* DATA EXCERPTS:

..........

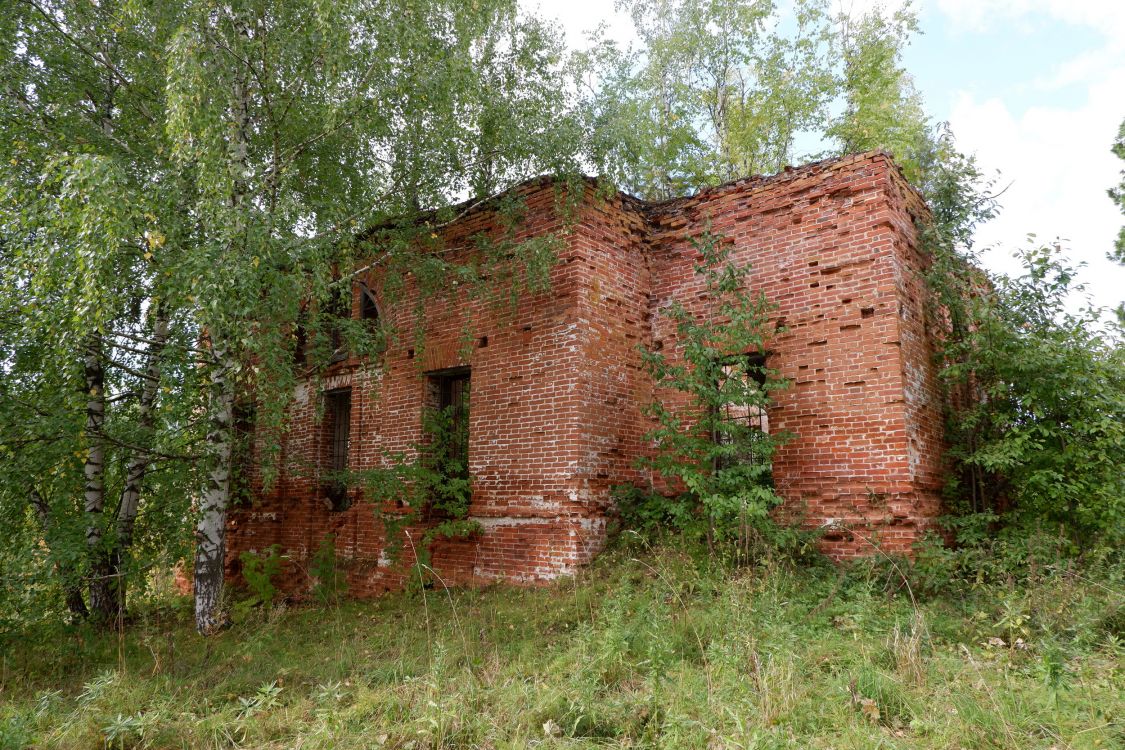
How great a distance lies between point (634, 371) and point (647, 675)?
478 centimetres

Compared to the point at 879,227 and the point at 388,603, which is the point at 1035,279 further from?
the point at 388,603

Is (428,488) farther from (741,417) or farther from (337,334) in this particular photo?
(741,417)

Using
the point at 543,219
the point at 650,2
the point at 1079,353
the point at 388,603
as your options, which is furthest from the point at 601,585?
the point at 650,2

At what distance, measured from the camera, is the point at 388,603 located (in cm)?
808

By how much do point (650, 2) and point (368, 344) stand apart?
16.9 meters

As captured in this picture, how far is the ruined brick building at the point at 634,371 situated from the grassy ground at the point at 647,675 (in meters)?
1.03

..........

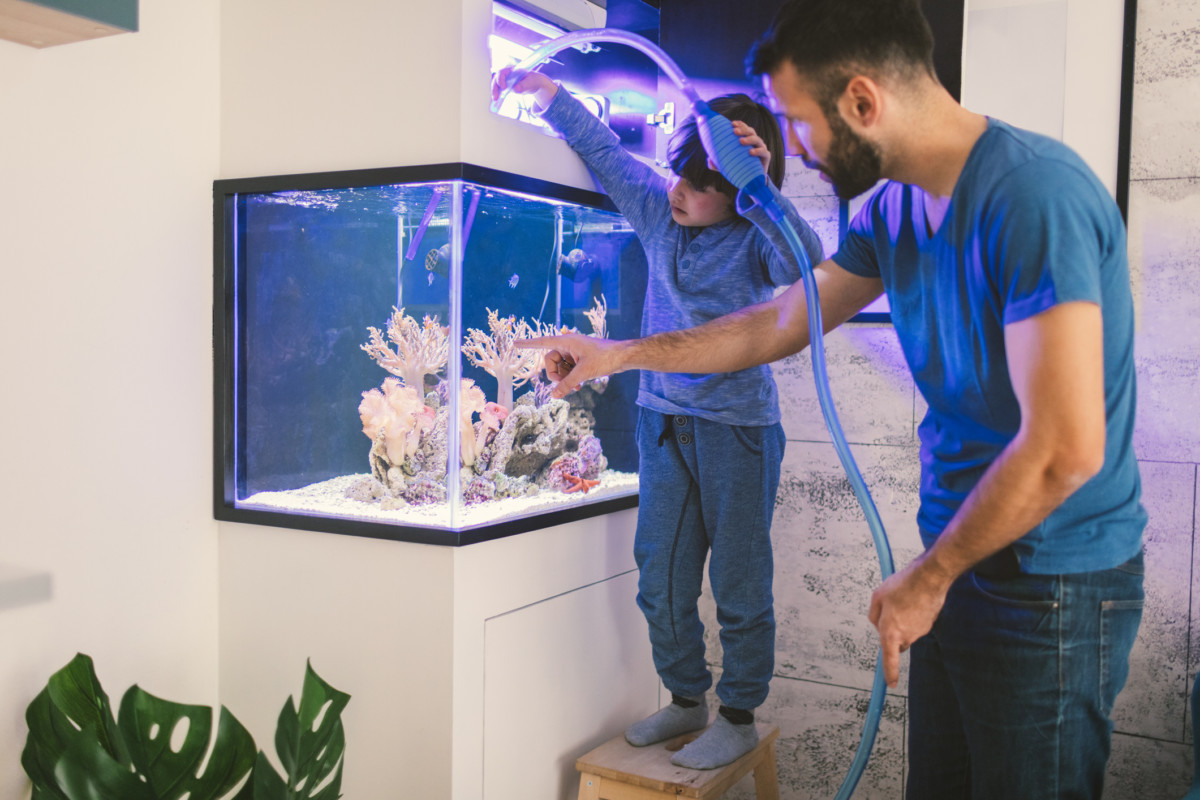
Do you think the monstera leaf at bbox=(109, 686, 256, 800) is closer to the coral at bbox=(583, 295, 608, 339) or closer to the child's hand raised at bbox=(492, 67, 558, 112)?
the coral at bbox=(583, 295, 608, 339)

..........

* STATED EXERCISE: Which lines of the records contain the word "meters"? Pick out each of them and copy it in full.

* SOLUTION TO THIS EXERCISE:
16.9 meters
As captured in this picture, how far is the ruined brick building at the point at 634,371 situated from the grassy ground at the point at 647,675 (in meters)?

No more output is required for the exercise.